Let every person know that he is responsible before Allah, for "the doer
of the slightest good deed is rewarded in like, and the does of the slightest
evil deed is also rewarded in like."
The
Islamic Resistance Movement consider itself to be the spearhead of the circle
of struggle with world Zionism and a step on the road. The Movement adds its
efforts to the efforts of all those who are active in the Palestinian arena.
Arab and Islamic Peoples should augment by further steps on their part; Islamic
groupings all over the Arab world should also do the same, since all of these
are the best-equipped for the future role in the fight with the warmongering
Jews.
"..and
we have put enmity and hatred between them, until the day of resurrection. So
often as they shall kindle a fire of war, Allah shall extinguish it; and they
shall set their minds to act corruptly in the earth, but Allah loveth not the
corrupt doers." (The Table - verse 64).
Article Thirty-Three:
The
Islamic Resistance Movement, being based on the common coordinated and
interdependent conceptions of the laws of the universe, and flowing in the
stream of destiny in confronting and fighting the enemies in defence of the
Moslems and Islamic civilization and sacred sites, the first among which is the
Aqsa Mosque, urges the Arab and Islamic peoples, their governments, popular and
official groupings, to fear Allah where their view of the Islamic Resistance
Movement and their dealings with it are concerned. They should back and support
it, as Allah wants them to, extending to it more and more funds till Allah's
purpose is achieved when ranks will close up, fighters join other fighters and
masses everywhere in the Islamic world will come forward in response to the
call of duty while loudly proclaiming: Hail to Jihad.
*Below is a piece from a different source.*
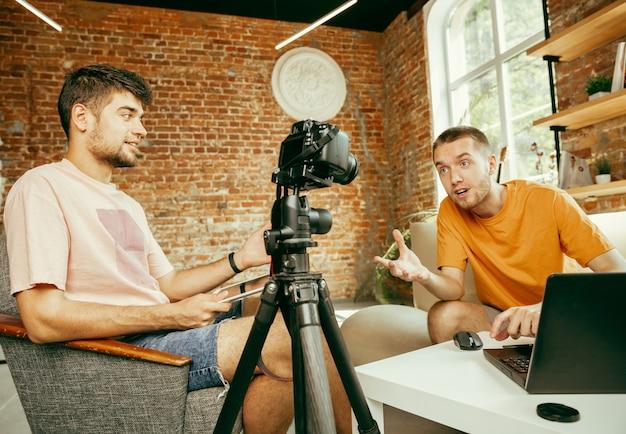 Twee jonge blanke mannelijke bloggers in vrijetijdskleding met professionele apparatuur of camera opname video-interview thuis. bloggen, videoblog, vloggen. praten tijdens live streamen binnenshuis.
Their cry will reach the
heavens and will go on being resounded until liberation is achieved, the
invaders vanquished and Allah's victory comes about.
"And
Allah will certainly assist him who shall be on his side: for Allah is strong
and mighty." (The Pilgrimage - verse 40).
The Testimony of History
Across History in Confronting the Invaders:
Article Thirty-Four:
Palestine
is the navel of the globe and the crossroad of the continents. Since the dawn
of history, it has been the target of expansionists. The Prophet, Allah bless
him and grant him salvation, had himself pointed to this fact in the noble
Hadith in which he called on his honourable companion, Ma'adh ben-Jabal,
saying: O Ma'ath, Allah throw open before you, when I am gone, Syria, from
Al-Arish to the Euphrates. Its men, women and slaves will stay firmly there
till the Day of Judgement. Whoever of you should choose one of the Syrian
shores, or the Holy Land, he will be in constant struggle till the Day of
Judgement."
Expansionists
have more than once put their eye on Palestine which they attacked with their
armies to fulfill their designs on it. Thus it was that the Crusaders came with
their armies, bringing with them their creed and carrying their Cross. They
were able to defeat the Moslems for a while, but the Moslems were able to
retrieve the land only when they stood under the wing of their religious
banner, united their word, hallowed the name of Allah and surged out fighting
under the leadership of Salah ed-Din al-Ayyubi. They fought for almost twenty
years and at the end the Crusaders were defeated and Palestine was liberated.
"Say
unto those who believe not, Ye shall be overcome, and thrown together into
hell; an unhappy couch it shall be." (The Family of Imran - verse 12).
This is
the only way to liberate Palestine. There is no doubt about the testimony of
history. It is one of the laws of the universe and one of the rules of
existence. Nothing can overcome iron except iron. Their false futile creed can
only be defeated by the righteous Islamic creed. A creed could not be fought
except by a creed, and in the last analysis, victory is for the just, for
justice is certainly victorious.
"Our
word hath formerly been given unto our servants the apostles; that they should
certainly be assisted against the infidels, and that our armies should surely
be the conquerors." (Those Who Rank Themselves - verses 171-172).
Article Thirty-Five:
The Islamic
Resistance Movement views seriously the defeat of the Crusaders at the hands of
Salah ed-Din al-Ayyubi and the rescuing of Palestine from their hands, as well
as the defeat of the Tatars at Ein Galot, breaking their power at the hands of
Qataz and Al-Dhaher Bivers and saving the Arab world from the Tatar onslaught
which aimed at the destruction of every meaning of human civilization. The
Movement draws lessons and examples from all this. The present Zionist
onslaught has also been preceded by Crusading raids from the West and other
Tatar raids from the East. Just as the Moslems faced those raids and planned
fighting and defeating them, they should be able to confront the Zionist
invasion and defeat it. This is indeed no problem for the Almighty Allah, provided
that the intentions are pure, the determination is true and that Moslems have
benefited from past experiences, rid themselves of the effects of ideological
invasion and followed the customs of their ancestors.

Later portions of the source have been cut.